→ **WHAT YOU WILL DO**:
Please copy all of the entries below, reproducing every line without any change.

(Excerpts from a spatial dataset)
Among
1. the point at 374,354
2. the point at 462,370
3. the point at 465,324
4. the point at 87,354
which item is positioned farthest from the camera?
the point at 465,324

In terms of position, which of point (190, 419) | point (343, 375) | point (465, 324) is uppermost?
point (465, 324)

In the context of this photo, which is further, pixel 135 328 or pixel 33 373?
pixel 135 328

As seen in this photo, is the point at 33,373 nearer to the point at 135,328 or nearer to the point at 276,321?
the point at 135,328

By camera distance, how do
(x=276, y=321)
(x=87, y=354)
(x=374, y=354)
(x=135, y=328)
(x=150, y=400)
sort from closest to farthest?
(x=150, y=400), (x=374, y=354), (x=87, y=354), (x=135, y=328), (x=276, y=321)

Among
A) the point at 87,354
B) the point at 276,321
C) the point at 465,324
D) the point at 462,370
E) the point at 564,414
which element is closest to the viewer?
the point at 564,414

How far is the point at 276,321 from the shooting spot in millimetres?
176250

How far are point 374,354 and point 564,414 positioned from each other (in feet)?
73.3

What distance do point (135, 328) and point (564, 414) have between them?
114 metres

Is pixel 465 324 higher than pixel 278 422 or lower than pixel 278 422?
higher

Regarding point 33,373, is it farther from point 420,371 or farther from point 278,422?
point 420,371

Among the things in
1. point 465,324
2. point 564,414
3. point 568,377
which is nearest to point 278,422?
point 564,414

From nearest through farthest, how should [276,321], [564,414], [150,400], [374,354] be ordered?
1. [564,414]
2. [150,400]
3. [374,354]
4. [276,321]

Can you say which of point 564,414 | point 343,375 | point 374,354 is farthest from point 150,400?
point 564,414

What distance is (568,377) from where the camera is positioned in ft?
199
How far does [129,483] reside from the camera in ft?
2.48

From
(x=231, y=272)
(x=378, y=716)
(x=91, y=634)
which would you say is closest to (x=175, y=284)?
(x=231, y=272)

→ **COMPLETED EXERCISE**:
Among
1. the point at 374,354
2. the point at 462,370
3. the point at 465,324
4. the point at 87,354
which item is positioned farthest from the camera?
the point at 465,324

In terms of position, which of point (190, 419) | point (343, 375) | point (465, 324) is uppermost?
point (465, 324)

In the context of this photo, which is further, pixel 135 328 or pixel 33 373?
pixel 135 328

As seen in this photo, is the point at 33,373 nearer to the point at 135,328 or nearer to the point at 276,321?
the point at 135,328

By camera distance, how do
(x=276, y=321)
(x=87, y=354)
(x=374, y=354)
(x=135, y=328)
(x=150, y=400)
sort from closest to farthest?
(x=150, y=400), (x=374, y=354), (x=87, y=354), (x=135, y=328), (x=276, y=321)

Among
A) the point at 87,354
B) the point at 276,321
C) the point at 465,324
D) the point at 462,370
E) the point at 564,414
which element is closest to the viewer?
the point at 564,414

How far is the point at 276,321 from the shooting spot in millimetres?
176250

How far are point 374,354 and point 564,414 positioned from each other (in feet)?
73.3

What distance do point (135, 328) and point (564, 414) have between them?
114 metres

Is pixel 465 324 higher than pixel 278 422 or lower than pixel 278 422?
higher

Regarding point 33,373, is it farther from point 420,371 or farther from point 278,422?
point 420,371

Among the things in
1. point 465,324
2. point 564,414
3. point 568,377
which is nearest to point 278,422?
point 564,414

From nearest through farthest, how should [276,321], [564,414], [150,400], [374,354] be ordered?
1. [564,414]
2. [150,400]
3. [374,354]
4. [276,321]

Can you say which of point 564,414 | point 343,375 | point 374,354 is farthest from point 150,400?
point 564,414

What distance is (568,377) from where the camera is positioned in ft?
199
How far does [129,483] reside from the camera in ft?
2.48

From
(x=231, y=272)
(x=378, y=716)
(x=91, y=634)
which would you say is closest to (x=175, y=284)?
(x=231, y=272)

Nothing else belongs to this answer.